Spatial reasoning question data
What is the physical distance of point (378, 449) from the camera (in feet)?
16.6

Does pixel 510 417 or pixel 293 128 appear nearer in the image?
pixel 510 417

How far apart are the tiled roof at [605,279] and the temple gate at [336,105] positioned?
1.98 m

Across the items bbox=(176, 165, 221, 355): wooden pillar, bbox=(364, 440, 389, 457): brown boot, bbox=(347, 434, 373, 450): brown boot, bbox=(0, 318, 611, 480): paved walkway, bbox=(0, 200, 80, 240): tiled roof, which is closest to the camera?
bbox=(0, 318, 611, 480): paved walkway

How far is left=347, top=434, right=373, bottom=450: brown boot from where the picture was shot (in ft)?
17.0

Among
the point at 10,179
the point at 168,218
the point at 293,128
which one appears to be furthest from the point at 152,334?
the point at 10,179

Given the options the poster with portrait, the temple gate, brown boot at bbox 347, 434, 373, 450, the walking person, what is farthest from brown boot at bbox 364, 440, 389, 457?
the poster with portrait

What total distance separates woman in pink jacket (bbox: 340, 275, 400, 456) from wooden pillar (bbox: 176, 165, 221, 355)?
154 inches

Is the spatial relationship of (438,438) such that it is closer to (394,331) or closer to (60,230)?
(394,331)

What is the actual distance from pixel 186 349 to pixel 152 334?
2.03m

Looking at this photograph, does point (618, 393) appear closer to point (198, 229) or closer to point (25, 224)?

_Your objective_. Put the items above into a Markdown table with the columns Row and Line, numbering each nonblank line in order and skipping the blank ones.

_Worked answer_.
| Row | Line |
|---|---|
| 1 | What is the physical distance of point (378, 449) from the camera (in feet)? |
| 2 | 16.6 |
| 3 | Does pixel 510 417 or pixel 293 128 appear nearer in the image? |
| 4 | pixel 510 417 |
| 5 | How far apart are the tiled roof at [605,279] and the temple gate at [336,105] positioned? |
| 6 | 1.98 m |
| 7 | Across the items bbox=(176, 165, 221, 355): wooden pillar, bbox=(364, 440, 389, 457): brown boot, bbox=(347, 434, 373, 450): brown boot, bbox=(0, 318, 611, 480): paved walkway, bbox=(0, 200, 80, 240): tiled roof, which is closest to the camera? |
| 8 | bbox=(0, 318, 611, 480): paved walkway |
| 9 | How far is left=347, top=434, right=373, bottom=450: brown boot from where the picture was shot (in ft)? |
| 10 | 17.0 |
| 11 | Among |
| 12 | the point at 10,179 |
| 13 | the point at 168,218 |
| 14 | the point at 293,128 |
| 15 | which one appears to be furthest from the point at 152,334? |
| 16 | the point at 10,179 |
| 17 | Given the options the poster with portrait, the temple gate, brown boot at bbox 347, 434, 373, 450, the walking person, what is farthest from brown boot at bbox 364, 440, 389, 457? |
| 18 | the poster with portrait |
| 19 | What total distance separates woman in pink jacket (bbox: 340, 275, 400, 456) from wooden pillar (bbox: 176, 165, 221, 355)? |
| 20 | 154 inches |
| 21 | Is the spatial relationship of (438,438) such that it is closer to (394,331) or closer to (60,230)? |
| 22 | (394,331) |
| 23 | What is the actual distance from pixel 186 349 to pixel 152 334? |
| 24 | 2.03m |
| 25 | Looking at this photograph, does point (618, 393) appear closer to point (198, 229) or closer to point (25, 224)? |